**AIM OF THE EXERCISE**
Retype the data below exactly; skip every image.

START DATA EXTRACTS

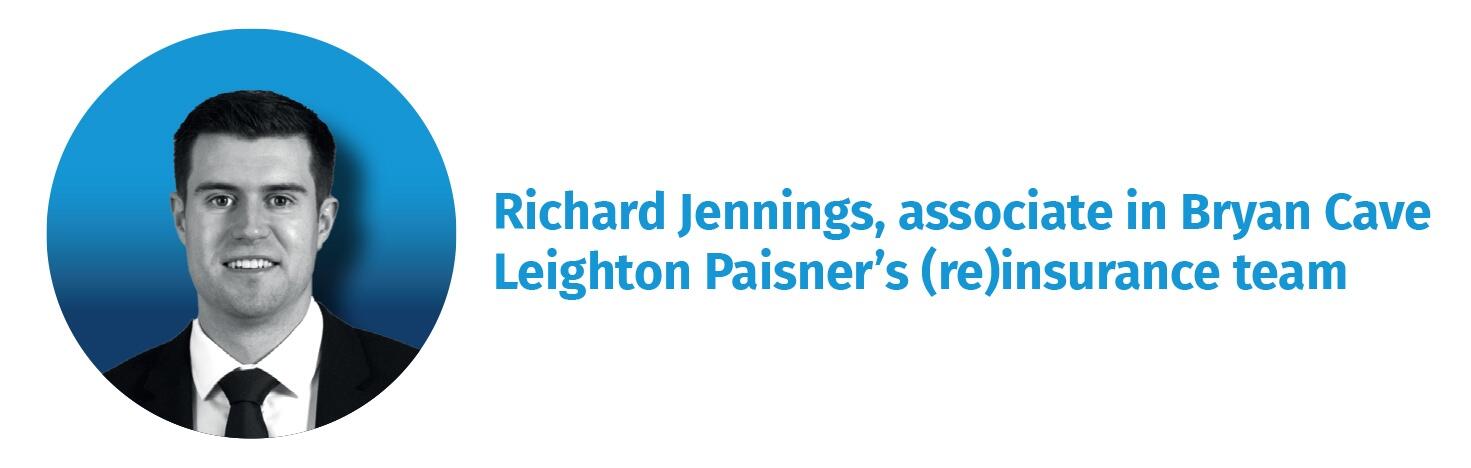 Richard Jennings, associate in Bryan Cave Leighton Paisner’s (re)insurance team
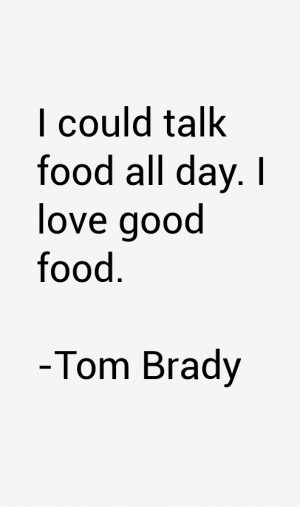 could talk food all day. I love good food.”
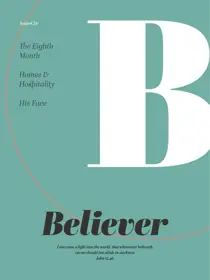 Believer Magazine August 2024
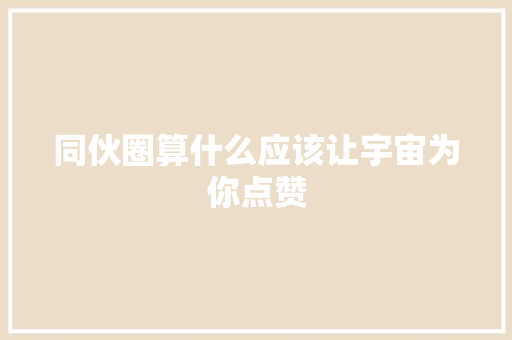 同伙圈算什么应该让宇宙为你点赞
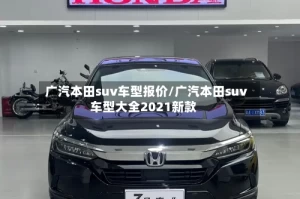 广汽本田suv车型报价/广汽本田suv车型大全2021新款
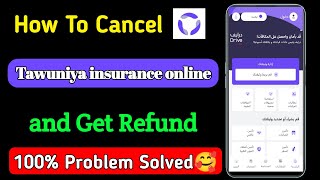 how to cancel tawuniya insurance online  tawuniya insurance cancel kaise kare [upl. by Annor185]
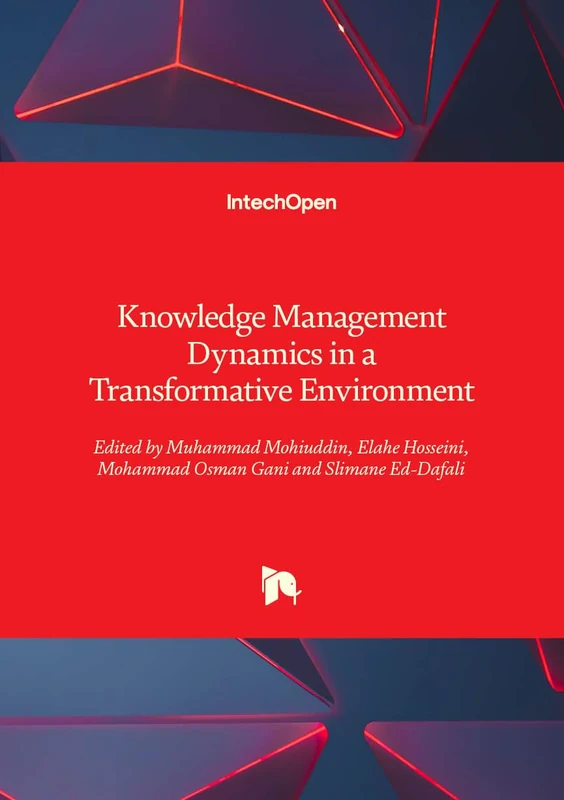 Knowledge Management Dynamics in a Transformative Environment
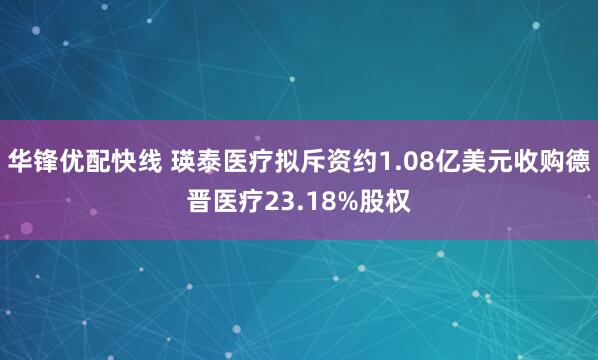 华锋优配快线 瑛泰医疗拟斥资约1.08亿美元收购德晋医疗23.18%股权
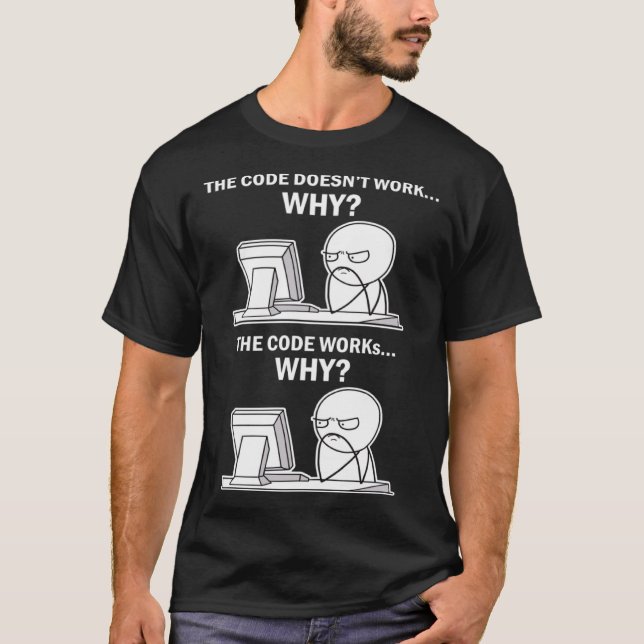 T-shirt Le Code ne fonctionne pas Pourquoi le Code fonctio (Devant)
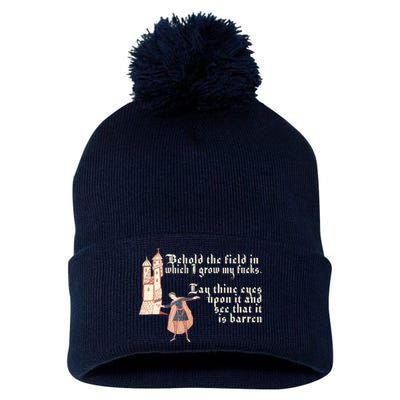 Behold The Field In Which I Grow My Fucks. Funny Meme Pom Pom 12in Knit Beanie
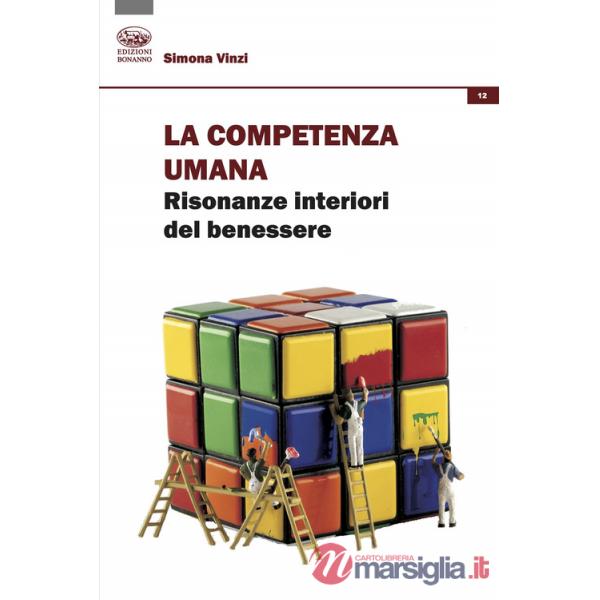 Competenza umana. Risonanze interiori del benessere (La)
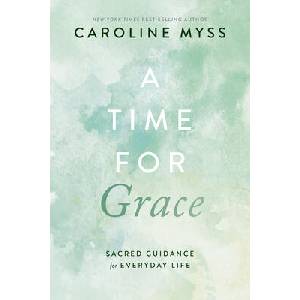 A Time for Grace | Myss, Caroline (ISBN: 9781401976453)
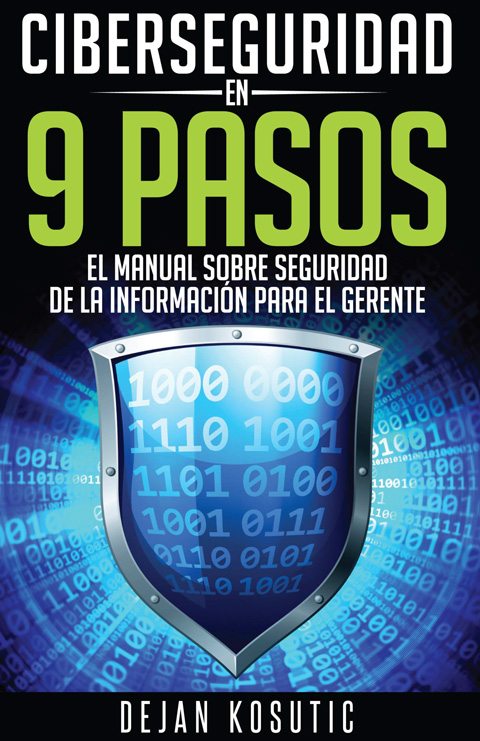 Ciberseguridad en 9 pasos: El manual sobre seguridad de la información para el gerente - AdviseraBooks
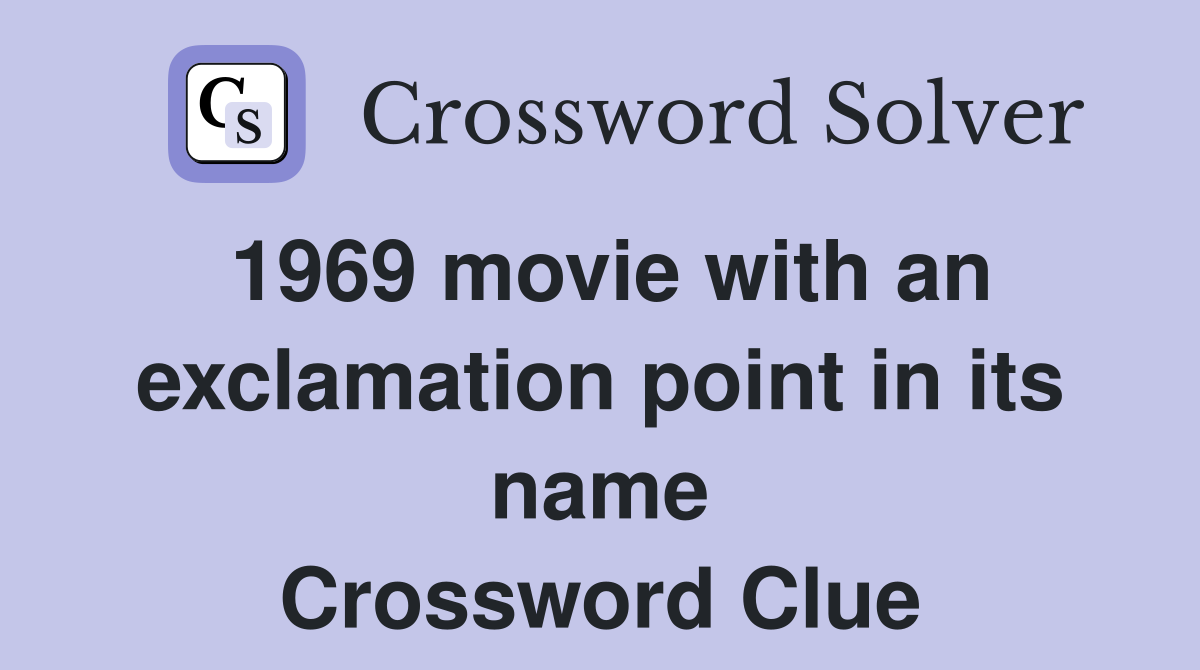 1969 movie with an exclamation point in its name Crossword Clue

END DATA EXTRACTS

**WRITTEN SOLUTION**
 Richard Jennings, associate in Bryan Cave Leighton Paisner’s (re)insurance team
 could talk food all day. I love good food.”
 Believer Magazine August 2024
 同伙圈算什么应该让宇宙为你点赞
 广汽本田suv车型报价/广汽本田suv车型大全2021新款
 how to cancel tawuniya insurance online  tawuniya insurance cancel kaise kare [upl. by Annor185]
 Knowledge Management Dynamics in a Transformative Environment
 华锋优配快线 瑛泰医疗拟斥资约1.08亿美元收购德晋医疗23.18%股权
 T-shirt Le Code ne fonctionne pas Pourquoi le Code fonctio (Devant)
 Behold The Field In Which I Grow My Fucks. Funny Meme Pom Pom 12in Knit Beanie
 Competenza umana. Risonanze interiori del benessere (La)
 A Time for Grace | Myss, Caroline (ISBN: 9781401976453)
 Ciberseguridad en 9 pasos: El manual sobre seguridad de la información para el gerente - AdviseraBooks
 1969 movie with an exclamation point in its name Crossword Clue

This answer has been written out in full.